TASK DETAILS
There is material below. Print exactly the lines starting at the line with "onceforever_1.jpg" and ending at the line with "ラインテープ10mm幅 ブラック 毎日激安特売で 営業中です 特価", ends included, and no others.

ENTRIES SUPPLIED
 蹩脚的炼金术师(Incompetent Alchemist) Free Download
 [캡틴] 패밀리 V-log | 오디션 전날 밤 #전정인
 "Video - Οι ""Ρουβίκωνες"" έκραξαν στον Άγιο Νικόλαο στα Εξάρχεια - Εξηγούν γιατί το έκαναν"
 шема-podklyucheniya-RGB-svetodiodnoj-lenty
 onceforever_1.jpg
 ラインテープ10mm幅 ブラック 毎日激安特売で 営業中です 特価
* * *
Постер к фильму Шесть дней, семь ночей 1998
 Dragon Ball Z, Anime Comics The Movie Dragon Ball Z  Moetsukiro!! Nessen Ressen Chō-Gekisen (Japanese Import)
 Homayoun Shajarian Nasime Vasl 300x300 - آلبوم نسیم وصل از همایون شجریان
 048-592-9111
* * *
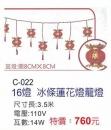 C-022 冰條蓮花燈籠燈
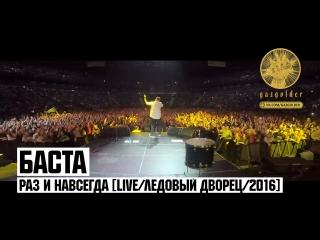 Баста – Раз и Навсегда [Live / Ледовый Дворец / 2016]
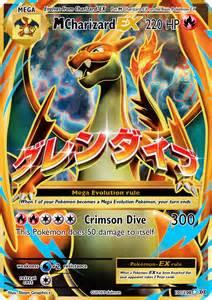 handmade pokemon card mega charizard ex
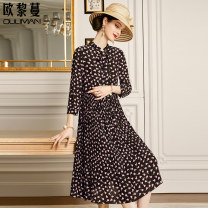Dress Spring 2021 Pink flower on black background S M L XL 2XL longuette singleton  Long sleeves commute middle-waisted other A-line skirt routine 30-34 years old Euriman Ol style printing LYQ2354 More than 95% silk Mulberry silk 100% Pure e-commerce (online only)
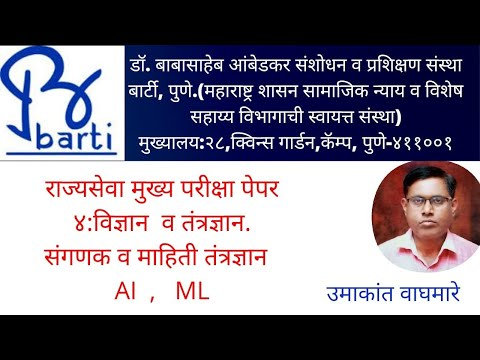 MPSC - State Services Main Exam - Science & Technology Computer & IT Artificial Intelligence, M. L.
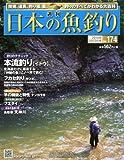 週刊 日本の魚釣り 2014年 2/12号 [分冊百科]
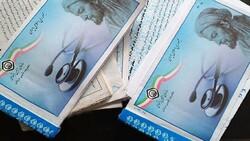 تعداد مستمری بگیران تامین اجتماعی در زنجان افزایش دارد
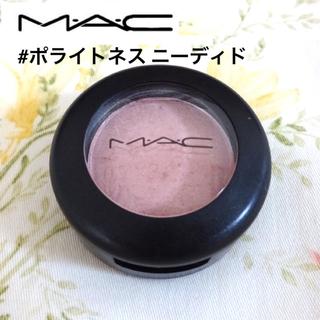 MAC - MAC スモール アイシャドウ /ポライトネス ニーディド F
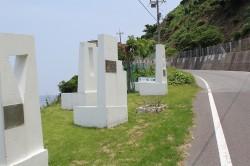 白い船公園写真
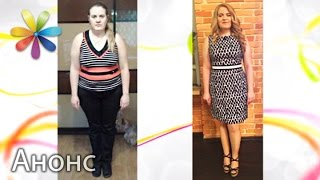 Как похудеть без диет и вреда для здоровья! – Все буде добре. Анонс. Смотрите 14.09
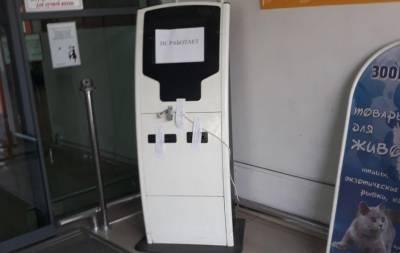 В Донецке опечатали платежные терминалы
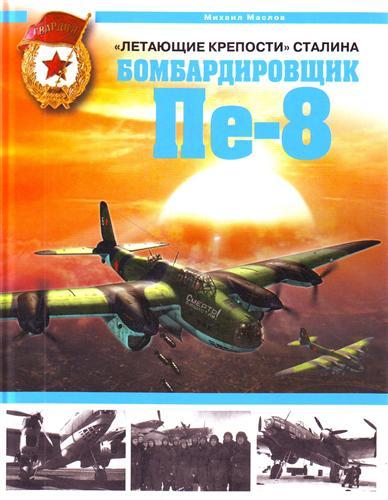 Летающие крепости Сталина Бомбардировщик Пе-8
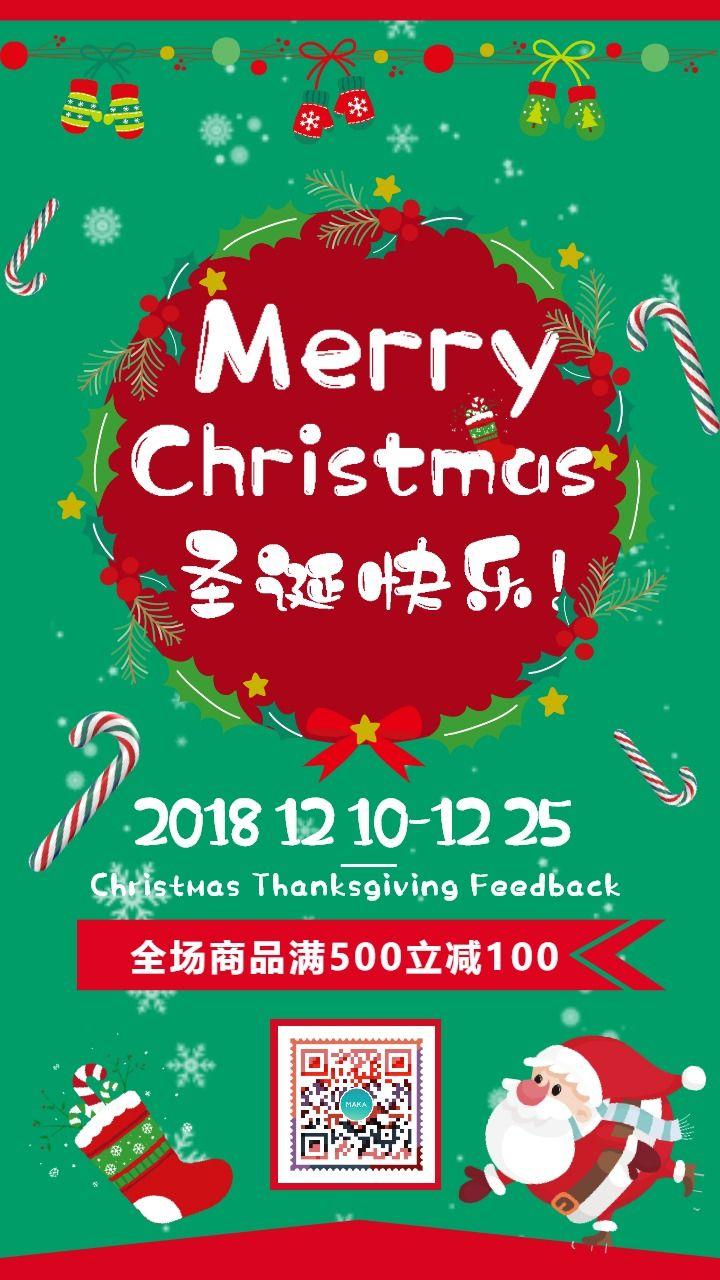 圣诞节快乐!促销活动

SOLVED EXERCISE
 onceforever_1.jpg
 ラインテープ10mm幅 ブラック 毎日激安特売で 営業中です 特価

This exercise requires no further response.